I agree with your assessment... the only group that deserves admonishing are the Nintendo execs who decided to dump a platform they knew they wouldn't be supporting on the market just to recoup some of their losses.
I own a Virtual Boy (I'm a bit of a collector for those earlier days of video gaming) and while awkward to use the three dimensional effect really is quite impressive for the era, held back mostly by the inexpensive red/black color scheme. It was too early to do the Virtual Boy right while keeping it affordable, but the idea itself wasn't at fault. I've long wished to see a Virtual Boy featuring the original specs and hardware that Gunpei had in mind, as I suspect it would be quite impressive... the main was basically batting 1.000 before and after the Virtual Boy across his career, and I've no doubt this one would have been uniquely fun as well.
I don't necessarily think they released it with the intention of not supporting it. They put together a $5 million marketing campaign with NBC and Blockbuster and offered the Virtual Boy system as a $10 rental. They were still announcing games at E3 in '96. And, in late '96 they were still working on developing the Link Cable that would have allowed 2 Virtual Boys to be connected for competitive play. I don't think they threw in the towel on the device until they realized that even the price cut wasn't going to save it. I think if the plan was to dump it on the market just to get back whatever they could on it, they wouldn't have spent any addition $ on it during/after launch.
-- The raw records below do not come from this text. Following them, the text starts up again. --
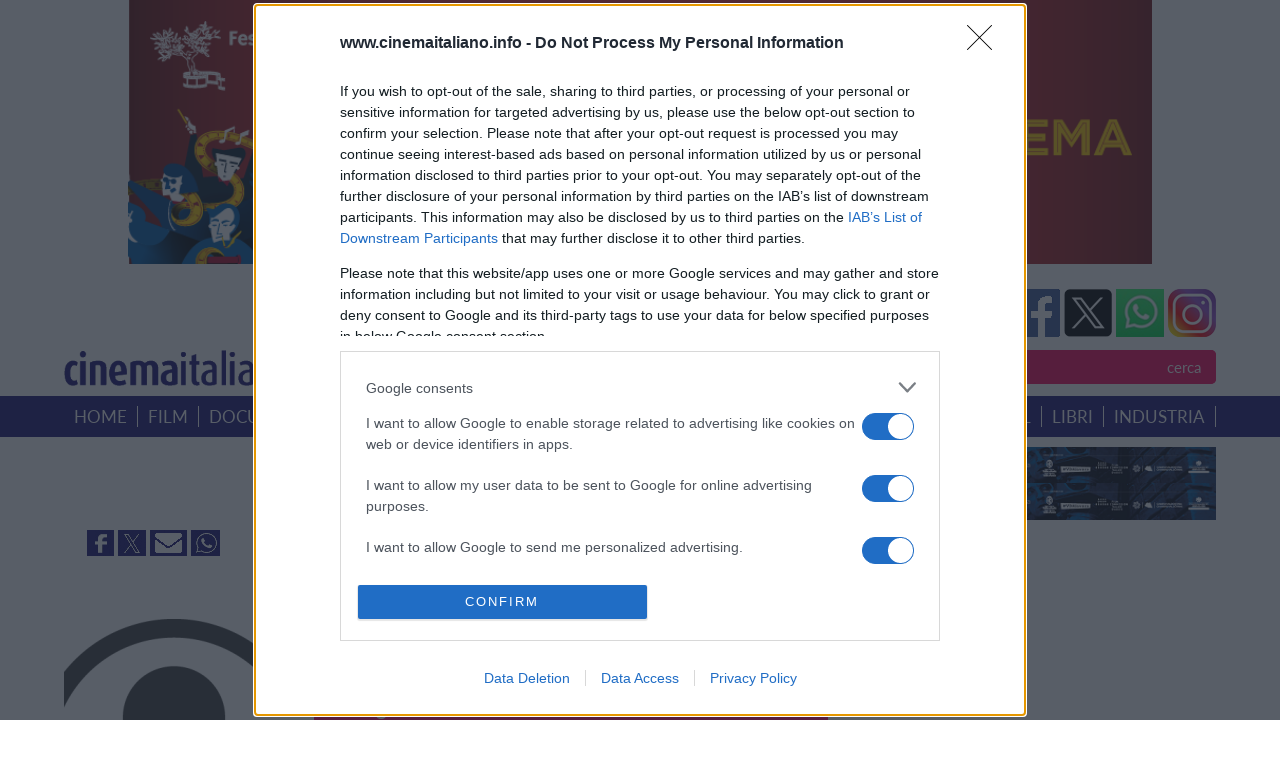

--- FILE ---
content_type: application/javascript
request_url: https://www.cinemaitaliano.info/_common/js/jquery.parallaxer.js
body_size: 754
content:
if (typeof jQuery === "undefined") {
	throw new Error("Parallaxer requires jQuery!");
}

(function ($) {
	"use strict";

	$.fn.parallaxer = function () {
		var initialized = false;

		var $that = $(this);

		function handleScroll() {
			function onScroll() {
				//noinspection JSValidateTypes
				var scrollTop = $(this).scrollTop(), // jshint ignore:line
					windowHeight = $(this).outerHeight(), // jshint ignore:line
					windowBottom = windowHeight + scrollTop;

				$that.each(function () {
					//noinspection JSValidateTypes
					var $image = $(this).children("img").first();

					var imageHeight = $image.outerHeight(),
						containerTop = $(this).offset().top,
						containerHeight = $(this).outerHeight();

					var translate = Math.round((imageHeight - containerHeight) * ((windowBottom - containerTop) / (containerHeight + windowHeight)));

					if ((containerTop + containerHeight > scrollTop) && (containerTop < (scrollTop + windowHeight))) {
						$image.css({
							"-webkit-transform": "translate3D(-50%, " + translate + "px, 0)",
							"-moz-transform": "translate3D(-50%, " + translate + "px, 0)",
							"-ms-transform": "translate3D(-50%, " + translate + "px, 0)",
							"-o-transform": "translate3D(-50%, " + translate + "px, 0)",
							"transform": "translate3D(-50%, " + translate + "px, 0)"
						});
					}

					if (!initialized) {
						$image.css("opacity", "1");
					}
				});
			}

			$(window).on("scroll", onScroll);

			onScroll.call(window);

			initialized = true;
		}

		var translateSupport = function () {
			if (typeof window.getComputedStyle !== "function") {
				return false;
			}

			var div = document.createElement("div");

			document.body.appendChild(div);

			var transforms = [
				"-webkit-transform",
				"-moz-transform",
				"-ms-transform",
				"-o-transform",
				"transform"
			];

			var support = true;

			for (var i = 0; i < transforms.length; i++) {
				div.style[transforms[i]] = "translate3D(-100%, -100%, 0)";

				var computedStyle = window.getComputedStyle(div).getPropertyValue(transforms[i]);

				support = support || (computedStyle.length > 0 && computedStyle !== "none");
			}

			document.body.removeChild(div);

			return support;
		}();

		var loaded = true;

		$that.each(function () {
			if (translateSupport) {
				//noinspection JSValidateTypes
				var $image = $(this).children("img").first();

				var complete = $image.get(0).complete;

				if (!complete) {
					$image.one("load", function () {
						var alreadyLoad = true;

						$that.each(function () {
							//noinspection JSValidateTypes
							alreadyLoad = alreadyLoad && $(this).children("img").first().get(0).complete;
						});

						if (!initialized && alreadyLoad) {
							$that.each(function () {
								//noinspection JSValidateTypes
								$(this).children("img").first().off("load");
							});

							handleScroll();
						}
					});
				}

				loaded = loaded && complete;
			} else {
				$(this).addClass("parallaxer-not-supported");
			}
		});

		if (loaded) {
			handleScroll();
		}
	};
}(jQuery));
Incidental side note. I almost bought a Virtual Boy for my brother for his birthday in 1997. I was working my first job, and so I finally had more money to spend on gifts for family than before. I wanted to buy him a new console like my parents always did for us at Christmas time. So, I went to Toys R Us and browsed the gaming section. They had a Virtual Boy on display with "Wario Land" for demo. I tried it out, and I thought it was pretty cool. I was very close to buying it, but something was bothering me. It was the "Discounted to $99" tag on the display. I can't specifically remember if the tag said "Clearance" or not. The Virtual Boy had been discontinued already by that point, but at the time, I didn't know that. But, the tag itself gave me the suspicion that was the case. I didn't want to give my brother something that was exiting the market, so I bought him our first Sony Play Station instead (we already had a Nintendo 64 that our parents gave us for Christmas in '96). Ironically, that Play Station died one day after we set it up. It stopped reading disks mid-game and wouldn't start again. It was the first gaming device anyone in my family ever had to return (ColecoVision, Intellivision, TRS-80 CoCo2, NES, SNES, N64, Gameboy...). But, we went back to the store for a replacement, and that one got some years out of it before it died. Even so, when I saw that the Virtual Boy had in fact been discontinued while we were enjoying games like Vandal Hearts, Suikoden, Final Fantasy VII, Metal Gear Solid, Wild Arms, etc... I knew that I had made the right choice that day.